You can also send donations via Paypal, [email protected], or Venmo, [email protected].
We estimate there are $1,700 dollars worth of supplies on the wish list. Thanks for your support.
I will send some books to the school but I need the address.
Thanks . . . .
Marcia, the school is not asking for any books, just these four and I prefer to order them new, as we’ve had many bad experiences with used books, from stains to missing pages. By morning all these books will be gone from the list.

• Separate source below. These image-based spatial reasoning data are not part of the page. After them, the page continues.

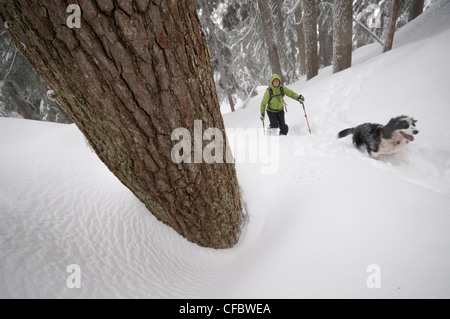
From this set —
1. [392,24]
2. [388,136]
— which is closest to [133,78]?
[388,136]

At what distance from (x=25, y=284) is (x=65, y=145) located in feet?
7.23

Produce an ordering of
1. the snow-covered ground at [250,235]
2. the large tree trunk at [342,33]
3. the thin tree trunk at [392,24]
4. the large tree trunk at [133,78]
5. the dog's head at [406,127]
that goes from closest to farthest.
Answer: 1. the large tree trunk at [133,78]
2. the snow-covered ground at [250,235]
3. the dog's head at [406,127]
4. the thin tree trunk at [392,24]
5. the large tree trunk at [342,33]

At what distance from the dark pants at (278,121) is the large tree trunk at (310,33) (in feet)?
17.5

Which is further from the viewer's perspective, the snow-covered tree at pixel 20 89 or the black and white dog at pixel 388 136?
the snow-covered tree at pixel 20 89

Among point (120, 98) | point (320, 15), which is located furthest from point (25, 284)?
point (320, 15)

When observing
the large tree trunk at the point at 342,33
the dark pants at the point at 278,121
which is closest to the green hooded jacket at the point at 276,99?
the dark pants at the point at 278,121

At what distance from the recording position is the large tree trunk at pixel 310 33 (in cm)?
746

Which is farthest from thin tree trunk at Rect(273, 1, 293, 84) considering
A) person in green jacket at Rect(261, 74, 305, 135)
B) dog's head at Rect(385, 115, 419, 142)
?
dog's head at Rect(385, 115, 419, 142)

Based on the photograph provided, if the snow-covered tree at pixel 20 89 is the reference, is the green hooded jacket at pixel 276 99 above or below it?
below

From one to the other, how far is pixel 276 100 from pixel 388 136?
2.55 meters

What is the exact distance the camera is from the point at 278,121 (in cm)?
524

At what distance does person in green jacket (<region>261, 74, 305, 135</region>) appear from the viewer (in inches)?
190

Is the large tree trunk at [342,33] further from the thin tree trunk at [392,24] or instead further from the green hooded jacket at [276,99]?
the green hooded jacket at [276,99]
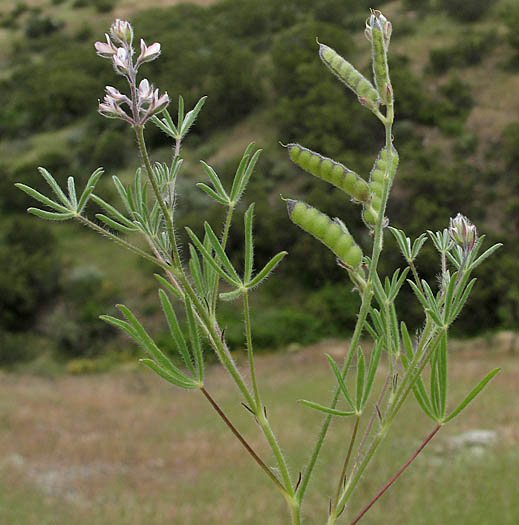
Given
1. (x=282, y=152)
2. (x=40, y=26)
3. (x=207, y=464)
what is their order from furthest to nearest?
(x=40, y=26) < (x=282, y=152) < (x=207, y=464)

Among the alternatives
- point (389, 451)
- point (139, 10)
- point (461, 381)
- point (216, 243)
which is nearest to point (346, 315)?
point (461, 381)

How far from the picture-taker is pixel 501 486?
4.98m

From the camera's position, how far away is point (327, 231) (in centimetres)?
68

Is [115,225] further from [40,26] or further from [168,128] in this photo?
[40,26]

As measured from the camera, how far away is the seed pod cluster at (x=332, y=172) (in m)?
0.69

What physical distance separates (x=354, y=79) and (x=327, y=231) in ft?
0.59

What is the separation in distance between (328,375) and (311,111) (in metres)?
19.6

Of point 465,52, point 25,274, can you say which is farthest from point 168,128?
point 465,52

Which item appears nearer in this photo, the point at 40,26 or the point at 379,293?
the point at 379,293

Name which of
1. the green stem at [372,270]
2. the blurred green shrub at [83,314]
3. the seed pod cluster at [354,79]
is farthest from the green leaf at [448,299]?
the blurred green shrub at [83,314]

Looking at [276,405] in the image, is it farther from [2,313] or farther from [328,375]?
[2,313]

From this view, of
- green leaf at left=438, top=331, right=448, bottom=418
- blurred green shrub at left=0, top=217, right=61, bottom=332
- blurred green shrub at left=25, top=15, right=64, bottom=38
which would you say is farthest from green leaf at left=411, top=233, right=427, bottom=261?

If you wish to send the school donations for future books, you can send the donation to Bishop Maginn, 75 Park Avenue, Albany, N.Y., 12202, and thanks.
Jon – This is such a great service you provide to the school. Thank you. I purchased books for the first time. I expected the wish list to include an address, but when I hit ‘proceed to checkout’ I was only given my addresses to choose from. Fortunately I noticed your reply to Marcia’s comment above, but otherwise I would have been out of luck. Perhaps I used the wrong procedure within Amazon? If you can shed light, and make this easier for next time, I would be grateful.
Susan, the list is set to default and almost all of the purchases went to the right place or are on the way. I’m not sure what happened in your case, but thanks for the donation, the list sold out quickly and I thank you for caring. My purchases all defaulted right to the school as did most people. But technology is never 100 per cent, yes?